→ **Exercise instructions**: Write out again, exactly, the lines below starting at the one with "common name: striped skunk" and ending at the one with "family: Ursidae".

-------- Provided records

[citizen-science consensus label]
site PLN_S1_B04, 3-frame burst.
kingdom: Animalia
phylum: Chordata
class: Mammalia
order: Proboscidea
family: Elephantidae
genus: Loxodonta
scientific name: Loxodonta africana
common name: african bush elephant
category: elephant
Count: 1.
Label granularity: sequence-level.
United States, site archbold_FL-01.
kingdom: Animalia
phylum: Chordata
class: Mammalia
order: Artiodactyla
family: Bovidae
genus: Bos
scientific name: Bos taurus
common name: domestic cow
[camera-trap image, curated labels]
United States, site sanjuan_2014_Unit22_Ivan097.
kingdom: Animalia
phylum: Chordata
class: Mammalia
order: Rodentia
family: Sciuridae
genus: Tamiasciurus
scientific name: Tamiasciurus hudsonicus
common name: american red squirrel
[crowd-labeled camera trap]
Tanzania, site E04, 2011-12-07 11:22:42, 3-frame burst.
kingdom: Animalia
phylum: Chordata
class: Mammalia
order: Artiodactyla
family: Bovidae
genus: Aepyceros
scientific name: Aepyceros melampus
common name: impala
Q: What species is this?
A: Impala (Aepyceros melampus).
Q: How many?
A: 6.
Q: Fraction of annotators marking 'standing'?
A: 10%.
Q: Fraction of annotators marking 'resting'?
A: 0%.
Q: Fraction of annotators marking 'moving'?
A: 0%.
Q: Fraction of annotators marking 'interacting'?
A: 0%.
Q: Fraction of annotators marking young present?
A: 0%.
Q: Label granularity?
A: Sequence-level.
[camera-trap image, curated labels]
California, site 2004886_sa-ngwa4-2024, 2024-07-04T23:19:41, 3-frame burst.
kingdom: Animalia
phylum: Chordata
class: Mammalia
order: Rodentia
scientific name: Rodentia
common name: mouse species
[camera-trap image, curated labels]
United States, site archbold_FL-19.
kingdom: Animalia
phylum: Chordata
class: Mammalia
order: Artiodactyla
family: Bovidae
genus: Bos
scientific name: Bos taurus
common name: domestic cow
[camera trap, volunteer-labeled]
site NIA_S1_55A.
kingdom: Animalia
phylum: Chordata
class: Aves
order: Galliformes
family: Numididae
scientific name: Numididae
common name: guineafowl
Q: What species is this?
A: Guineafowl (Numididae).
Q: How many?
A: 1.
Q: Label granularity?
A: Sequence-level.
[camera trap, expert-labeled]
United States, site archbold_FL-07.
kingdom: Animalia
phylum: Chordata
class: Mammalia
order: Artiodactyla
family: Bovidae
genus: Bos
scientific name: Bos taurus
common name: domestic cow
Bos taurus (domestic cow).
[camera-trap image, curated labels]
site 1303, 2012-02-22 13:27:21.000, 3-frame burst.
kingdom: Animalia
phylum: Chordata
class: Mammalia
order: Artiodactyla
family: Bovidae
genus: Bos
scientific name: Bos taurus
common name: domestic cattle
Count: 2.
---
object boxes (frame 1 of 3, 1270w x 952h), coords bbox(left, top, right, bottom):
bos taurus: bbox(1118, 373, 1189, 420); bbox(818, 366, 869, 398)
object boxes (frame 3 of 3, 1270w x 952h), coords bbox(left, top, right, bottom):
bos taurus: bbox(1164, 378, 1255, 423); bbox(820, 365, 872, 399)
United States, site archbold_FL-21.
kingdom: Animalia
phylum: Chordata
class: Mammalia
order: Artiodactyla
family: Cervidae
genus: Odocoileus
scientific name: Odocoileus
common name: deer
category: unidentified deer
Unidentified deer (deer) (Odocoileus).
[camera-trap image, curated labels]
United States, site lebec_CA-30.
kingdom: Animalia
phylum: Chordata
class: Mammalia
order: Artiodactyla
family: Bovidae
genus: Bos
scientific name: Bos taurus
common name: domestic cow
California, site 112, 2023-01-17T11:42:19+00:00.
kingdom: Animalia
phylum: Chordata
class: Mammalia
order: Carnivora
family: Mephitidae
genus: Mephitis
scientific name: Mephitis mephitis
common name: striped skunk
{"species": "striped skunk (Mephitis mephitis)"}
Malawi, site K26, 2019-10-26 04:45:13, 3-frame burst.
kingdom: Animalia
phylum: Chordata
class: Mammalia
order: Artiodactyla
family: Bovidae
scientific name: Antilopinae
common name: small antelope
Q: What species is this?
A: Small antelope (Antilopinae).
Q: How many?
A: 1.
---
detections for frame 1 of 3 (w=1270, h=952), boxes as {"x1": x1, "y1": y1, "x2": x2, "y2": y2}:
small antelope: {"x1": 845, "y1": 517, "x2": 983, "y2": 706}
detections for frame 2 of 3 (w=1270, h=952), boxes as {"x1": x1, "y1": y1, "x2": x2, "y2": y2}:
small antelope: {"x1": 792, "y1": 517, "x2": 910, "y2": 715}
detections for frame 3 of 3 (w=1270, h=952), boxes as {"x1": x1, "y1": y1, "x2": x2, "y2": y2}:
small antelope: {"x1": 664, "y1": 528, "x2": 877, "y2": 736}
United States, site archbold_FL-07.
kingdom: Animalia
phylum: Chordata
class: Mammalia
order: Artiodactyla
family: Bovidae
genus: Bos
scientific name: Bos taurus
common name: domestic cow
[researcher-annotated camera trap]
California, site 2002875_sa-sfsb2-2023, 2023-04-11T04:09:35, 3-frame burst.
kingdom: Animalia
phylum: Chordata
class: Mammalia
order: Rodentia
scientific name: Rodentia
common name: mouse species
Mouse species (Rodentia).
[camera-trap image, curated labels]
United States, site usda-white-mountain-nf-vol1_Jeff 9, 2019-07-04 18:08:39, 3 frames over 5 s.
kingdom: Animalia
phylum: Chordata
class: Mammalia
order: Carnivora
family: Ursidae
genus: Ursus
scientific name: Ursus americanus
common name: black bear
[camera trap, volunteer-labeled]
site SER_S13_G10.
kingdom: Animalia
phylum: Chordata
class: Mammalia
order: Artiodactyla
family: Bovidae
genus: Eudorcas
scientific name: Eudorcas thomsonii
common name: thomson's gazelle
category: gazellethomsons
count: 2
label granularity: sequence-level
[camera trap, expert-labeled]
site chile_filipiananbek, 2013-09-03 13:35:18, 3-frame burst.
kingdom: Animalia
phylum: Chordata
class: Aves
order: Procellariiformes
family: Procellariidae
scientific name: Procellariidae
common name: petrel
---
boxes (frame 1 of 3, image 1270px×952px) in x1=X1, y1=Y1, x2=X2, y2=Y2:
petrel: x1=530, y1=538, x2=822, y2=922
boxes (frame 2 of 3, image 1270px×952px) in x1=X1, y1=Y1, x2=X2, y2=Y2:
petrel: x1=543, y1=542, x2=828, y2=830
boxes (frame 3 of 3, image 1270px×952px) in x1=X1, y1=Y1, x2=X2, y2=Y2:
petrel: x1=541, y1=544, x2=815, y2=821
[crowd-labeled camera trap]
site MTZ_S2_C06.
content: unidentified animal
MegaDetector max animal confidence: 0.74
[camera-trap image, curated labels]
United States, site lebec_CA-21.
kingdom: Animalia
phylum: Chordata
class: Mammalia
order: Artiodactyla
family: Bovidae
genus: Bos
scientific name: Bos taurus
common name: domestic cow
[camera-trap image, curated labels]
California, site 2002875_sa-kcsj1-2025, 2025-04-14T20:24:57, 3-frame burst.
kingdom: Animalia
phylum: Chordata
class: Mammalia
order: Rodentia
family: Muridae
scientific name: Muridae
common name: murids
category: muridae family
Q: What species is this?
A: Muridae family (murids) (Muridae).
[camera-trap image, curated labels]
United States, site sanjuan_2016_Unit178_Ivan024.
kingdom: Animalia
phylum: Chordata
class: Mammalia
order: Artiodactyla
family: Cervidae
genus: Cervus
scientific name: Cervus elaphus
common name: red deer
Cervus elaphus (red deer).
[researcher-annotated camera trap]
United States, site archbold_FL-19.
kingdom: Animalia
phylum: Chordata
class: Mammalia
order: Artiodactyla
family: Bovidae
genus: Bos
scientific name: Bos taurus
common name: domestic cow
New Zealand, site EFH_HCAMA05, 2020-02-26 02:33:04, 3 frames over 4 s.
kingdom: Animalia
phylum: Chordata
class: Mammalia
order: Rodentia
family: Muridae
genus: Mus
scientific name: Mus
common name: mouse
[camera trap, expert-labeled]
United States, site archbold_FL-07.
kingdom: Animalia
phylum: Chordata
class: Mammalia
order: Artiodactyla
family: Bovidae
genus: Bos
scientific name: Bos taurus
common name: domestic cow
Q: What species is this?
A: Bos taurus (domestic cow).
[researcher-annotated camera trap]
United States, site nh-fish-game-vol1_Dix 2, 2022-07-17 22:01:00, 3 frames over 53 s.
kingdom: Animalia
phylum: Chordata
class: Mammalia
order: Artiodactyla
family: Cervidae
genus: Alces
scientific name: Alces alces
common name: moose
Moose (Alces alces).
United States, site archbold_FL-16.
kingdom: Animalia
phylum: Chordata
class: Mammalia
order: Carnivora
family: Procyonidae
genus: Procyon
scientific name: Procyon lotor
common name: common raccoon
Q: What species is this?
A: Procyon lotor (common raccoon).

----------------

→ **Solution**:
common name: striped skunk
{"species": "striped skunk (Mephitis mephitis)"}
Malawi, site K26, 2019-10-26 04:45:13, 3-frame burst.
kingdom: Animalia
phylum: Chordata
class: Mammalia
order: Artiodactyla
family: Bovidae
scientific name: Antilopinae
common name: small antelope
Q: What species is this?
A: Small antelope (Antilopinae).
Q: How many?
A: 1.
---
detections for frame 1 of 3 (w=1270, h=952), boxes as {"x1": x1, "y1": y1, "x2": x2, "y2": y2}:
small antelope: {"x1": 845, "y1": 517, "x2": 983, "y2": 706}
detections for frame 2 of 3 (w=1270, h=952), boxes as {"x1": x1, "y1": y1, "x2": x2, "y2": y2}:
small antelope: {"x1": 792, "y1": 517, "x2": 910, "y2": 715}
detections for frame 3 of 3 (w=1270, h=952), boxes as {"x1": x1, "y1": y1, "x2": x2, "y2": y2}:
small antelope: {"x1": 664, "y1": 528, "x2": 877, "y2": 736}
United States, site archbold_FL-07.
kingdom: Animalia
phylum: Chordata
class: Mammalia
order: Artiodactyla
family: Bovidae
genus: Bos
scientific name: Bos taurus
common name: domestic cow
[researcher-annotated camera trap]
California, site 2002875_sa-sfsb2-2023, 2023-04-11T04:09:35, 3-frame burst.
kingdom: Animalia
phylum: Chordata
class: Mammalia
order: Rodentia
scientific name: Rodentia
common name: mouse species
Mouse species (Rodentia).
[camera-trap image, curated labels]
United States, site usda-white-mountain-nf-vol1_Jeff 9, 2019-07-04 18:08:39, 3 frames over 5 s.
kingdom: Animalia
phylum: Chordata
class: Mammalia
order: Carnivora
family: Ursidae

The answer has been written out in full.